__DOCUMENT EXCERPT__:
********************
Beer, happiness, and academic productivity

Are scientists who quaff ale less productive? Or are they just a lot more fun?

Published August 19, 2008 11:14PM (EDT)

Czech scientists who drink a lot of beer don't publish as many academic papers as their less inebriated colleagues.

This news comes to us by way of the Freakonomics blog, via a link from the Economist magazine's Free Exchange blog.

From Freakonomics:

The more beer scientists drink, the less likely they are to have a paper published or cited, according to a new study by Thomas Grim, an ornithologist at Palacky University, Czech Republic.

Grim surveyed the behavior of Czech scientists and found a correlation between amount of beer consumed and papers published.

Of course, correlation is not always causation -- Freakonomics quotes another ornithologist, Mike Webster, as suggesting that "Those with poor publication records are drowning their sorrows." But Free Exchange has another theory, "the most obvious conclusion: snooty journal editors are biased against beer drinkers."
********************
__GIVEN REQUEST A__: In the article on beer and academic productivity, what alternative explanation does Mike Webster offer for the link between beer drinking and publishing? Answer in one to three sentences.
The records have no connection to the article on beer and academic productivity.
********************
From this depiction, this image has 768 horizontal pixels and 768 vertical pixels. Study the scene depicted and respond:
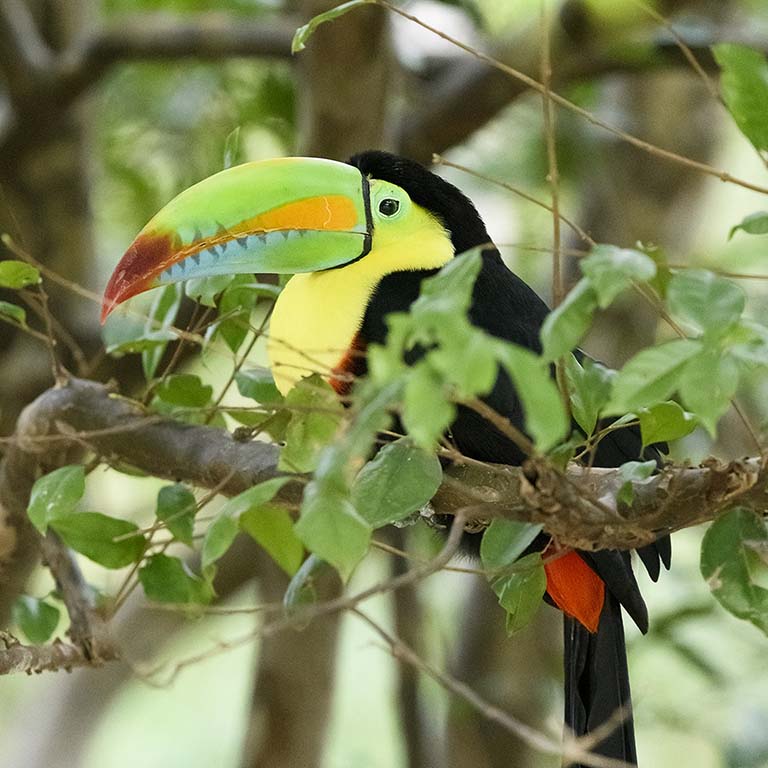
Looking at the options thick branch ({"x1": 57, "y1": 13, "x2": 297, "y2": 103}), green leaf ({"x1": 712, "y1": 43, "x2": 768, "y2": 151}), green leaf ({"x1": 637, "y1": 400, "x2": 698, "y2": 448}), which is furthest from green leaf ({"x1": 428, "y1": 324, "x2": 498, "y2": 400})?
thick branch ({"x1": 57, "y1": 13, "x2": 297, "y2": 103})

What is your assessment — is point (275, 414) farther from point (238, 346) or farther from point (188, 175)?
point (188, 175)

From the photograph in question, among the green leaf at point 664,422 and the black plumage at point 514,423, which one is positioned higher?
the green leaf at point 664,422

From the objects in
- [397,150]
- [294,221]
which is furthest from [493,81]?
[294,221]

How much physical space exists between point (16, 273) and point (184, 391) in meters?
0.26

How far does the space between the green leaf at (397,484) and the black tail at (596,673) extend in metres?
0.55

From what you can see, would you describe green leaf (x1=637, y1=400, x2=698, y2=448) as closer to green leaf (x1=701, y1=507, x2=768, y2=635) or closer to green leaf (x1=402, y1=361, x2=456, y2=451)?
green leaf (x1=701, y1=507, x2=768, y2=635)

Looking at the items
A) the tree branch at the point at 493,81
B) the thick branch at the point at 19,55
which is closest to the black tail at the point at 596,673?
the tree branch at the point at 493,81

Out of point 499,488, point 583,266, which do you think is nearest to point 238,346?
point 499,488

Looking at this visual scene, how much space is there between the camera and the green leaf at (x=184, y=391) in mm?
1316

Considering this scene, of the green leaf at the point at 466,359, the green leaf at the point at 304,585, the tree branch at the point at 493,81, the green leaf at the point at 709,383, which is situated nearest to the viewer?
the green leaf at the point at 466,359

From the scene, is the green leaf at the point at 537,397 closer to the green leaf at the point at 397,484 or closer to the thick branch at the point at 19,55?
the green leaf at the point at 397,484

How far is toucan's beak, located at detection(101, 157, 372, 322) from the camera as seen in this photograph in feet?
3.92

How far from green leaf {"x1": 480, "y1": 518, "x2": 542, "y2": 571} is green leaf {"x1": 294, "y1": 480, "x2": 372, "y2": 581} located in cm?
17

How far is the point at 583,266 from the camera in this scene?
0.74 metres
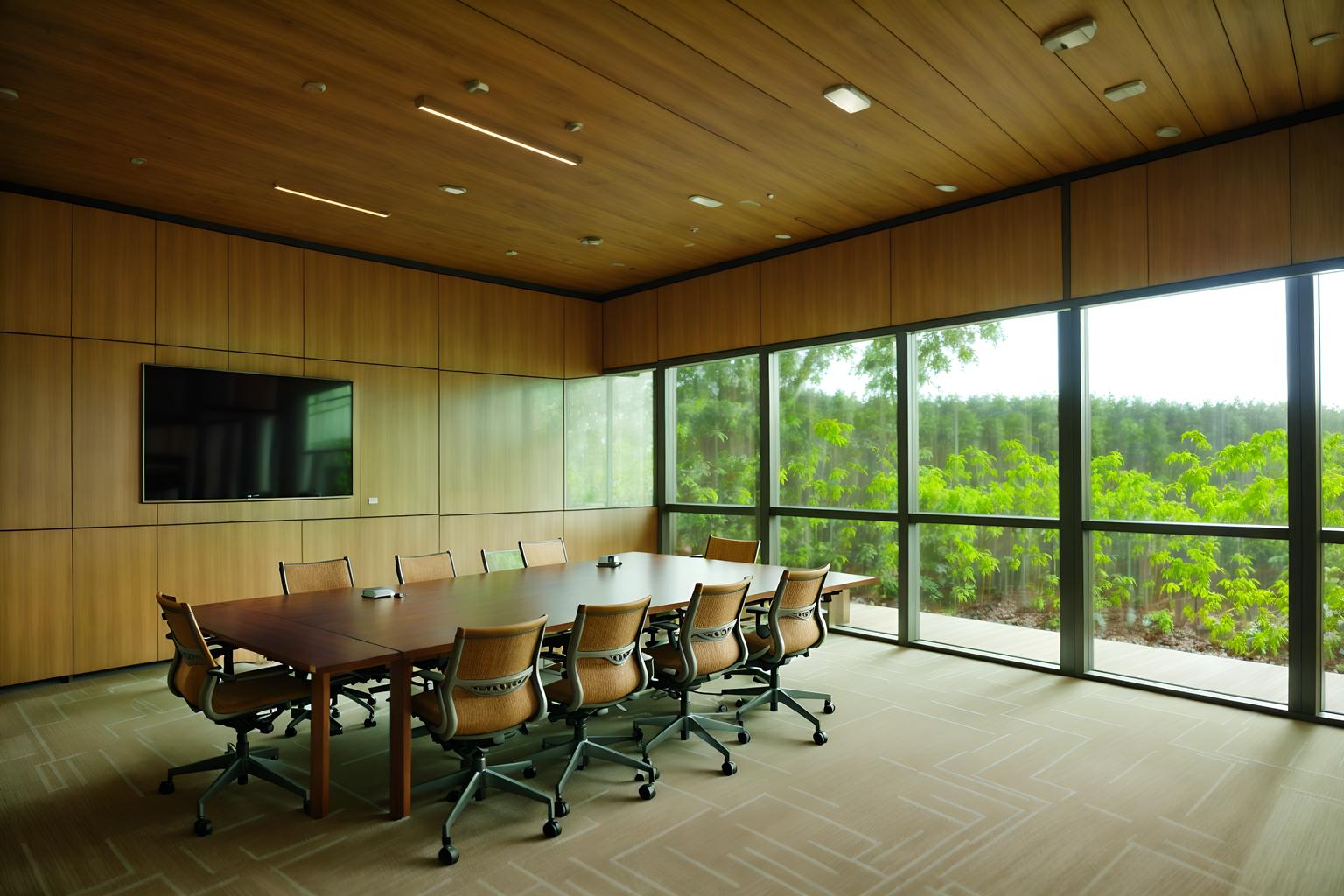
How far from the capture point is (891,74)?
427 cm

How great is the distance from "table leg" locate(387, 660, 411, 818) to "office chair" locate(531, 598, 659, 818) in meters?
0.66

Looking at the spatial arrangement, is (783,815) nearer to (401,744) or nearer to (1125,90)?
(401,744)

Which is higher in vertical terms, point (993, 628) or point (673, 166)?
point (673, 166)

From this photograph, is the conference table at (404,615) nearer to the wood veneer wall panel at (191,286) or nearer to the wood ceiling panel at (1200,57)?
the wood veneer wall panel at (191,286)

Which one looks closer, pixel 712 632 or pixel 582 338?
pixel 712 632

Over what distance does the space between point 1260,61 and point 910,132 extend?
1789 millimetres

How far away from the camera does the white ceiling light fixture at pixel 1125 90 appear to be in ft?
14.3

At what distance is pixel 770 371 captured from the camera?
802cm

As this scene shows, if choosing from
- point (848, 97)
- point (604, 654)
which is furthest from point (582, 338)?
point (604, 654)

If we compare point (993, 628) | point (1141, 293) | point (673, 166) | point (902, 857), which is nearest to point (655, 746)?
point (902, 857)

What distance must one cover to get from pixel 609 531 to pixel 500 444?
5.38 feet

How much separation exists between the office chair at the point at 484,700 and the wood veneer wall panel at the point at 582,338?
19.5ft

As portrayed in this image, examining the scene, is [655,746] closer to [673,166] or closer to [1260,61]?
[673,166]

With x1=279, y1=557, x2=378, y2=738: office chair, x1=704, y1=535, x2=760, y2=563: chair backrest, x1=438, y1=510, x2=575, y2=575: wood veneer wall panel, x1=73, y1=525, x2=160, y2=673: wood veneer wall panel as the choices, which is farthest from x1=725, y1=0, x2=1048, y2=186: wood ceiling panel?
x1=73, y1=525, x2=160, y2=673: wood veneer wall panel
********************
__GIVEN REQUEST B__: Render part of the records as a Markdown table with the columns "No." and "Line." Start with the line of the records that contains "With x1=279, y1=557, x2=378, y2=738: office" and continue through the end of the records, including both ends and leaving out blank lines.

__RESULT A__: Webster suggests that the cause may run the other way. Scientists with poor publication records may be the ones "drowning their sorrows," so weak output could lead to drinking rather than drinking causing weak output.

__RESULT B__:
| No. | Line |
|---|---|
| 1 | With x1=279, y1=557, x2=378, y2=738: office chair, x1=704, y1=535, x2=760, y2=563: chair backrest, x1=438, y1=510, x2=575, y2=575: wood veneer wall panel, x1=73, y1=525, x2=160, y2=673: wood veneer wall panel as the choices, which is farthest from x1=725, y1=0, x2=1048, y2=186: wood ceiling panel? |
| 2 | x1=73, y1=525, x2=160, y2=673: wood veneer wall panel |